DVI/HMDI cables will work. Remember that your audio needs to run separately. It will not carry with this cable.


----------



## saweetnesstrev (Oct 8, 2005)

Thanks Olgeezer


----------



## Ron Barry (Dec 10, 2002)

Check this thread out....

http://www.dbstalk.com/showthread.php?t=49476


----------



## saweetnesstrev (Oct 8, 2005)

I fix the bleeping noises,, i had to make it tight,, but i dont get a DD 5.1 signal just a Digital Signal .. ty ron


----------



## Ron Barry (Dec 10, 2002)

Not sure you are aware of this. But you will only see DD if the program is delivering DD. That is why the DD/PCM option and the DD only option. If you set to DD only and than watch a non-DD content you will get no sound.
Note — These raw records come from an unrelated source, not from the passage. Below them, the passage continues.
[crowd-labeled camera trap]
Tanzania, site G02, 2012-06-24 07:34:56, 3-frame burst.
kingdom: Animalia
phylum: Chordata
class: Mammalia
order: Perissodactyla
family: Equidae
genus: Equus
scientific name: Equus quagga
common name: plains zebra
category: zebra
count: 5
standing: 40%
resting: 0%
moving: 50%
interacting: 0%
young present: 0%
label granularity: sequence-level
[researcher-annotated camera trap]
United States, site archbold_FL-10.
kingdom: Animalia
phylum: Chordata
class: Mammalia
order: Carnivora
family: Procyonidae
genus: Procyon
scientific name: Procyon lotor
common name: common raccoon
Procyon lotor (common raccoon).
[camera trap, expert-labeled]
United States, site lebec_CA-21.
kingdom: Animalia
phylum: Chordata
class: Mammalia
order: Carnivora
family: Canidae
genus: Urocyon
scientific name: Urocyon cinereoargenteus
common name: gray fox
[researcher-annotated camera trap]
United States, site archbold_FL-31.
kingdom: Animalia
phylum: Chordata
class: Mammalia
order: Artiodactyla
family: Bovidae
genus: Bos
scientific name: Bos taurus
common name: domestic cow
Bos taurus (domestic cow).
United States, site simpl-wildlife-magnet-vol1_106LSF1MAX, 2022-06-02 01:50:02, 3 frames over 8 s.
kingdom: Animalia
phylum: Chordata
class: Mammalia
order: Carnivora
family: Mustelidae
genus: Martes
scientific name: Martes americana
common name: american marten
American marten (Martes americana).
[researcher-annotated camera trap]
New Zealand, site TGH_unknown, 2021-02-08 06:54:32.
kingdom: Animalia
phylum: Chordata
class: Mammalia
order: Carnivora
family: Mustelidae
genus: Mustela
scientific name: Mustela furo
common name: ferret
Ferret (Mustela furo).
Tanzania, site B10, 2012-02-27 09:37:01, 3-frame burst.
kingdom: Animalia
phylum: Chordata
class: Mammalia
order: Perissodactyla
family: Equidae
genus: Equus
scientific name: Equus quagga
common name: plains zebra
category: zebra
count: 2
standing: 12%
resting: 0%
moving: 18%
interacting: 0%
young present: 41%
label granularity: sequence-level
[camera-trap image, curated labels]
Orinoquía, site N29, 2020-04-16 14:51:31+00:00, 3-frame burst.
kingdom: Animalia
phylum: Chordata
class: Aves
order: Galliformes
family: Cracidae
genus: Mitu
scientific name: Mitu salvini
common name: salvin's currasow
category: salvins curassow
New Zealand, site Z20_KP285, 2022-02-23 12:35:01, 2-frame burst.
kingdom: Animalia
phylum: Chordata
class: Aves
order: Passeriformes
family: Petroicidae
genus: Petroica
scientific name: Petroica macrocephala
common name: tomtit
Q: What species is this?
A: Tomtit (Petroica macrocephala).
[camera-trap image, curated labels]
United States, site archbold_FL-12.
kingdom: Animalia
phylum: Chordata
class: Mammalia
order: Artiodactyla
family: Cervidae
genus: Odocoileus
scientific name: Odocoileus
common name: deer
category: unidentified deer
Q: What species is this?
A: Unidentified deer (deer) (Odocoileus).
Are you sure you are watching DD content?


----------



## saweetnesstrev (Oct 8, 2005)

HDNet Movies (Sat. 110* / Tp. 7*)
-Average Video 16.96 Mbps
-1920x1080i
-Dolby 5.1 384 Kbps

And Voom Channels are 5.1 384 KBPS what Gary's website says.. They only getting me Digitial instead of Dolby Digital  And i still do get bleeps only with HD channels..


----------



## logray (Apr 8, 2005)

I don't think you will get DTS from HDNET as I never have, but that may vary depending on programming and I don't watch that channel much. But you should get Dolby Digital as long as you have it enabled in the 811's menu (recommend DD/PCM setting as Ron stated earlier) and the programming is being broadcast with DD.

You said in an earlier post that you "fixed the bleeps" by tightening the connection, but in your most recent post above this one you're saying you get them again. By HD channels do you mean off air channels or satellite channels? In either case it sounds like you may have an incompatibility or connection issue and I would refer to the other TOSLINK thread that we already have running in the 811 forum.


----------



## Ghostwriter (Oct 11, 2005)

Very odd. Although I am overall happy with my 811 I would be upset if I got one handed to me today considering the 411 is already out there and being installed. Seems like E* wants to clear out the 811s which makes no sense to me, I think it would benefit them to start installing only 411s at this point.


----------



## saweetnesstrev (Oct 8, 2005)

HD Satellite Channels the bleeping occurs, Music Channels and Non HD channels are fine  Other then that its superb, i notice i get Dolby Digital 5.1 tho on Sho HD and HBO HD sometimes


----------



## saweetnesstrev (Oct 8, 2005)

Was Watching Discovery Home Theater and man it was amazing and i got a Dolby Digital EX 6.1 audio signal amazing picture and sound omfg!!! It was about tigers that killed humans!  amazing stuff !


----------



## Jason Nipp (Jun 10, 2004)

Only Dolby Digital 5.1 at this time.


----------



## Ghostwriter (Oct 11, 2005)

Yep only 5.1 unless your AV Receiver is matrixing the 6th speaker, which it most likely is if you were getting the rear center.


----------